Top of Record extracts

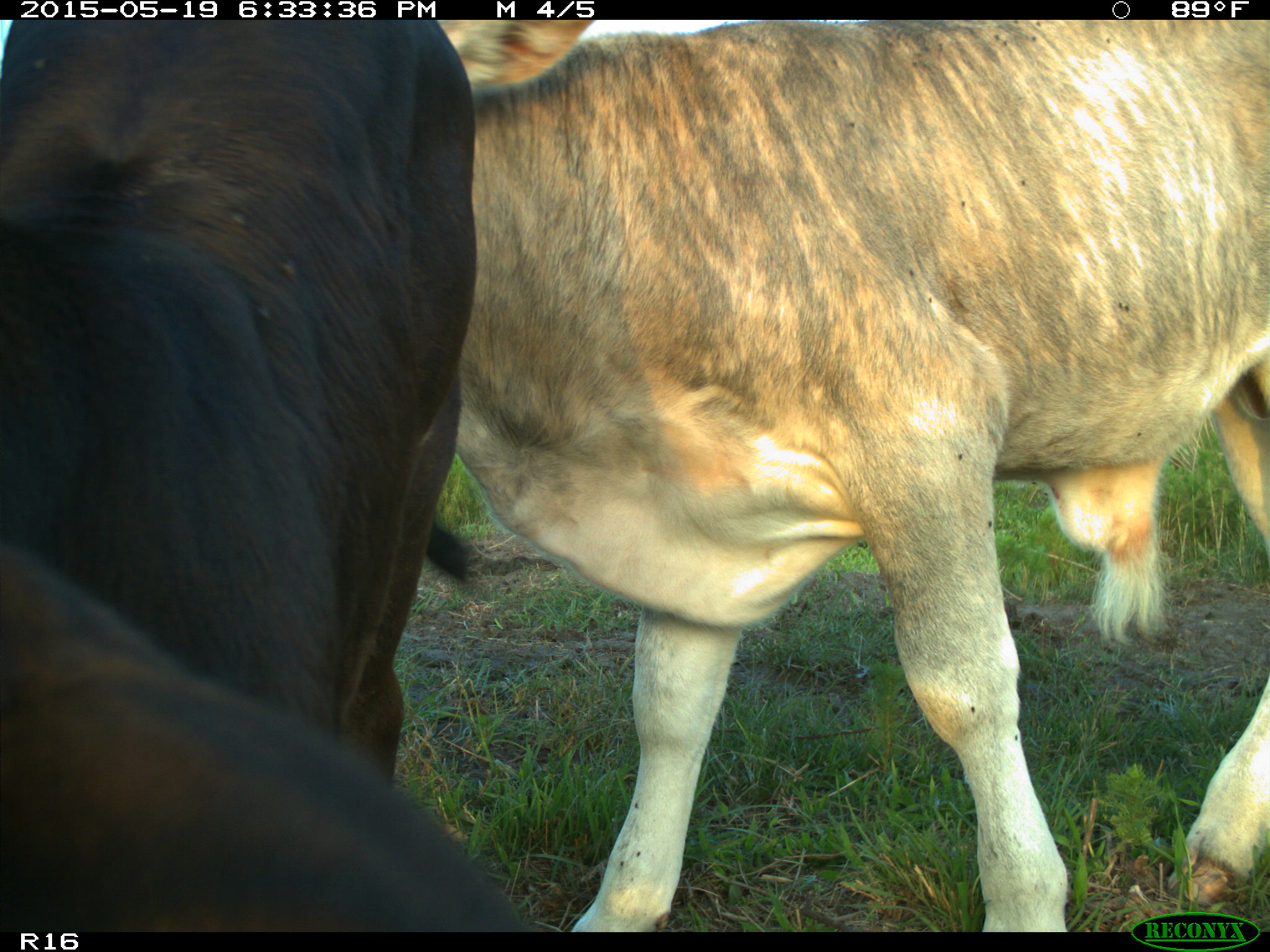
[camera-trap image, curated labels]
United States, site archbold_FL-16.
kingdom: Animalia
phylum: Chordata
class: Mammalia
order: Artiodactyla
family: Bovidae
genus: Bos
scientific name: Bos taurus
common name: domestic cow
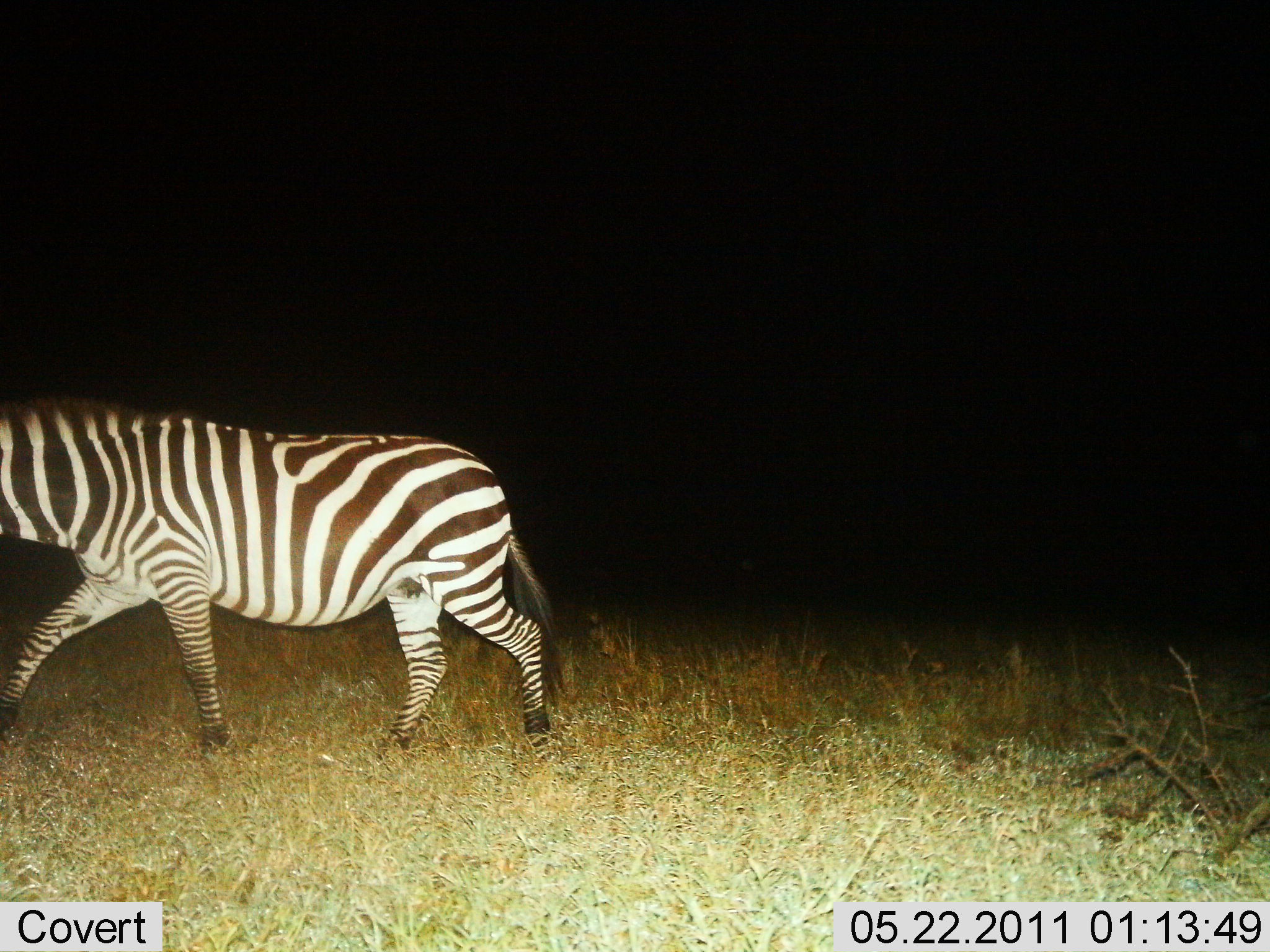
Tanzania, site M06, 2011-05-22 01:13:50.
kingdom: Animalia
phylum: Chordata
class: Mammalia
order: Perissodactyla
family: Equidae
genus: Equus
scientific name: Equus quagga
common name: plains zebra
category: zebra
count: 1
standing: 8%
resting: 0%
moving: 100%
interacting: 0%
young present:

Bottom of Record extracts

Exercise brief
The exact lines from the one containing "family: Bovidae" through the end of the data are to be copied, with both ends kept and pictures left out.

Exercise answer
family: Bovidae
genus: Bos
scientific name: Bos taurus
common name: domestic cow
Tanzania, site M06, 2011-05-22 01:13:50.
kingdom: Animalia
phylum: Chordata
class: Mammalia
order: Perissodactyla
family: Equidae
genus: Equus
scientific name: Equus quagga
common name: plains zebra
category: zebra
count: 1
standing: 8%
resting: 0%
moving: 100%
interacting: 0%
young present:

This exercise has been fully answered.